By Jenny Nakai:
Today is a rough day on the seas, with 50 knot winds churning the water and sending the ship bouncing on the waves. In case anyone was wondering, it is not a good idea to shower when the seas are so rough because you might just find yourself bailing out a flooded bathroom, which is even less fun when you are pitching forwards and backwards. My seasickness has returned with a vengeance despite the best efforts of my prescription meds, and perhaps today is a day for lying in the dark with my eyes closed. Anyway, I can describe happier times (i.e. yesterday) in the hopes that my mind can escape the present heaving of the ship.
Yesterday was a very busy day. There was an issue with some of the pressure gauges, so we began surveying instruments that have already been deployed. An updated map of completed sites is below.
Surveying the instruments is an interesting process, and there are different approaches. One is to complete a circle around the deployed location of the instrument. The deployed location is not always the same as the planned location, at the very least because you cannot get a ship to sit in exactly one spot down to the fifth decimal of latitude and longitude.
As the ship moves in a circle, an acoustic unit sends messages to the instrument; first, an acoustic code to enable the unit to receive messages, which sounds like a series of chirps. If the instrument “hears”, it responds with a series of pings, which sound like beeps. Then the acoustic unit ranges to the instrument, it sends out sound waves that are returned by the instrument, both a direct arrival (to the instrument and back to the ship) and a reflected arrival (to the instrument, bouncing off the water surface, back down to the instrument, and back to the ship). The unit will calculate a distance to the instrument based on an average speed of sound through water based on the first arrival, and voila! A slant distance to the instrument is found. If this slant distance is found for several points around the circle, the true distance of the instrument in latitude and longitude from the deployed location can be found. Spahr was kind enough to lend his code which plots the ranges as circles around the points, which looks very nice and is easy to read. Apparently this is the same transponder used to locate the missing Malay airplane.
The Japanese teams have deployed all of their instruments and will begin receiving data today. When I commented that the Japanese teams have been amazingly efficient, Yoshihiro, from the University of Kyoto, replied, “Yes, yes, that is the Japanese way.” He has done some interesting work in his career and I will write a profile on him in a day or two.
The bottom pressure recorder has a few different components: two yellow cases with floats (glass spheres) inside, the pressure gauge in the large black tube, steel weights (small cylinders near the bottom of the float), and a frame. The bottom pressure recorders are basically acting as vertical component GPS stations, because if they move up, the water pressure is lower, and that will register on the pressure gauge. This works especially well for large displacements, i.e. earthquakes, but you need to know the effect of the tides that regularly lower and raise the pressure on the bottom of the seafloor.

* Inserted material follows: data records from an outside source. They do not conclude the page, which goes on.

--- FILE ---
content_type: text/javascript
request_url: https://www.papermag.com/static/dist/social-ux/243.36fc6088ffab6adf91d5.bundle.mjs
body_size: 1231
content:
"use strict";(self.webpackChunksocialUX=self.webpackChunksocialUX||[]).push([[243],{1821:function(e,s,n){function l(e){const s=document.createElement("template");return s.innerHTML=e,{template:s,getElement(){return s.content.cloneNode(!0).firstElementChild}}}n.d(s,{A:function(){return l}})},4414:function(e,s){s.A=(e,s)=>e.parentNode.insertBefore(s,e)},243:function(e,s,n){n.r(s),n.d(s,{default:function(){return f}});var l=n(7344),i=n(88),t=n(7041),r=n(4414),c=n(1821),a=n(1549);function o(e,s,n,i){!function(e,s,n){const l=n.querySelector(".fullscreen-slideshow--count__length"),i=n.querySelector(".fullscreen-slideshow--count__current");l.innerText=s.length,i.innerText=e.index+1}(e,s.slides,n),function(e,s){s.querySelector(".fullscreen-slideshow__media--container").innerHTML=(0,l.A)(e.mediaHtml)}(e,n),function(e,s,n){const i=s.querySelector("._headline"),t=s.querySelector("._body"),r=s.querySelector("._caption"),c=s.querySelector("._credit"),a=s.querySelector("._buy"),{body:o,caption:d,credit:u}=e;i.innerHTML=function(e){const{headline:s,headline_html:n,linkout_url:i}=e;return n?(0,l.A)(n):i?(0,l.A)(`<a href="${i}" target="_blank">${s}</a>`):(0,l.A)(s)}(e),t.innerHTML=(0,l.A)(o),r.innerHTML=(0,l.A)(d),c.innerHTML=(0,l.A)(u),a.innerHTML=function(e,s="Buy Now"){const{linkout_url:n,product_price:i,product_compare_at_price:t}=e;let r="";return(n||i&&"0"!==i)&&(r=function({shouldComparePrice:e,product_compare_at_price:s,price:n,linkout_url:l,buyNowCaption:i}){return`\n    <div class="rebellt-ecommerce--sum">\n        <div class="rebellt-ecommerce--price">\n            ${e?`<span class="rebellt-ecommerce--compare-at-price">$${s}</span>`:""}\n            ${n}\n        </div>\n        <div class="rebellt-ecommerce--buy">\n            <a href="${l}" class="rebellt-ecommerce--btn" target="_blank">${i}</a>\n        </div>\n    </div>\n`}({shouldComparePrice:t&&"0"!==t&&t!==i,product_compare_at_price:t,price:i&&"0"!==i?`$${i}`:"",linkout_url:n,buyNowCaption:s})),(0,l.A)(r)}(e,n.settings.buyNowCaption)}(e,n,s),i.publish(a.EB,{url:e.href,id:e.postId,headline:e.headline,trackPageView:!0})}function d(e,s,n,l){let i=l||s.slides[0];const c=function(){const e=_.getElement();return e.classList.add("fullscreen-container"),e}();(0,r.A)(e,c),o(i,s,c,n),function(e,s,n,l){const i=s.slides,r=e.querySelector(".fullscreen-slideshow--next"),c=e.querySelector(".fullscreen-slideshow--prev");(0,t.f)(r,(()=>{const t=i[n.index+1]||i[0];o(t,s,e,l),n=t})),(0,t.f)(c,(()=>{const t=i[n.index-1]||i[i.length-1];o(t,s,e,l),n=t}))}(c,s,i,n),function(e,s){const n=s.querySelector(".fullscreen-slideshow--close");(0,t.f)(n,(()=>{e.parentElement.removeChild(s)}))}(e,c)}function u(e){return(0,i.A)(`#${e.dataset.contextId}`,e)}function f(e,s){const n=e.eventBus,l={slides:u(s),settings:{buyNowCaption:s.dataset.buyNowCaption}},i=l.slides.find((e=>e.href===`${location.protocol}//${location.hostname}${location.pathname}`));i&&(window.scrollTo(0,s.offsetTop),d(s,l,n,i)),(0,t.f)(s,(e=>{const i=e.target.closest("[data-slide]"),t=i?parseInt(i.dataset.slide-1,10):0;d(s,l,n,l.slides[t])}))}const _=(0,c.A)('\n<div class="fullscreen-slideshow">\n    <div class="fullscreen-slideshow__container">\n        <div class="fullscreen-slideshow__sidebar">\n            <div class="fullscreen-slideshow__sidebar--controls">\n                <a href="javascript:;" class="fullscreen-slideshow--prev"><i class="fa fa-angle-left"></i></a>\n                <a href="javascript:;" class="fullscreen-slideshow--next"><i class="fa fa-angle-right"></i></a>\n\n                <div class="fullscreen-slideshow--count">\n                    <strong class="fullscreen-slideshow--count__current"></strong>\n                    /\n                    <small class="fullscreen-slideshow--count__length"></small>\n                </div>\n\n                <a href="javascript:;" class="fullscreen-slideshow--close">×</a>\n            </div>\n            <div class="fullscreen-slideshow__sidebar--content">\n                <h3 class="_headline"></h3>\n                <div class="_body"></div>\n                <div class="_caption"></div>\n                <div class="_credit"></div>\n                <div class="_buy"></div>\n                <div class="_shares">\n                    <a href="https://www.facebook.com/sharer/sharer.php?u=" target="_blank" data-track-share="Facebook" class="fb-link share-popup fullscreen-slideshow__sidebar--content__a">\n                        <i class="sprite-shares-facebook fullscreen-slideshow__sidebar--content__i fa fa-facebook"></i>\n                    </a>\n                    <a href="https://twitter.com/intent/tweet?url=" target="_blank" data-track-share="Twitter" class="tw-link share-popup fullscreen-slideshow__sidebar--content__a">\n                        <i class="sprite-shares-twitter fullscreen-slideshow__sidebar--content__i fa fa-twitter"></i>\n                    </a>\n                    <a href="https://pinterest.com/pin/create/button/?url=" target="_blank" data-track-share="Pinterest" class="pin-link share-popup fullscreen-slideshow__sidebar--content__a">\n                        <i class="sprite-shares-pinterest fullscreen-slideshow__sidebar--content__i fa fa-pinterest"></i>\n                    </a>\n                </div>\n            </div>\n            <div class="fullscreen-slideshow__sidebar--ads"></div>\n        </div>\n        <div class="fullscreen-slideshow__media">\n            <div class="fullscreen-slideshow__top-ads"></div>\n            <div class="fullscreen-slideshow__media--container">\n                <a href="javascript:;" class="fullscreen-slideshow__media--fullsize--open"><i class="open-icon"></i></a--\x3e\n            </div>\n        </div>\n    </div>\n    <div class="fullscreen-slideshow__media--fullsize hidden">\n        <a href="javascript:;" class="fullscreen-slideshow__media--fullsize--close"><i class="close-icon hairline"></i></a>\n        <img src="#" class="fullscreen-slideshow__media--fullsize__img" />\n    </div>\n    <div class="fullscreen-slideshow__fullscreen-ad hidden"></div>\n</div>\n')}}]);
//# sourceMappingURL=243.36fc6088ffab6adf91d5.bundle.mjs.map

In other news, I finally tried the treadmill a couple of days ago, I set it for a lazy jog at 6 km/hr (3.6 mph), because I was silly and assumed all treadmills are set to miles. You definitely have to pay attention to where your feet are going, one misstep and you may go flying, but it’s manageable. Stay tuned for more interviews once I can move again.
Why are all those instruments needed? Do they measure the same thing in different places, or different things?
Why all the instruments? Well, because they are all sensitive to different things. The pressure gauges are sensitive to a sudden displacement, like that of an earthquake, seismometers are sensitive to all ground motion, both from local earthquakes and far away earthquakes, and the em instruments are meant to measure the conductivity of the plate boundary.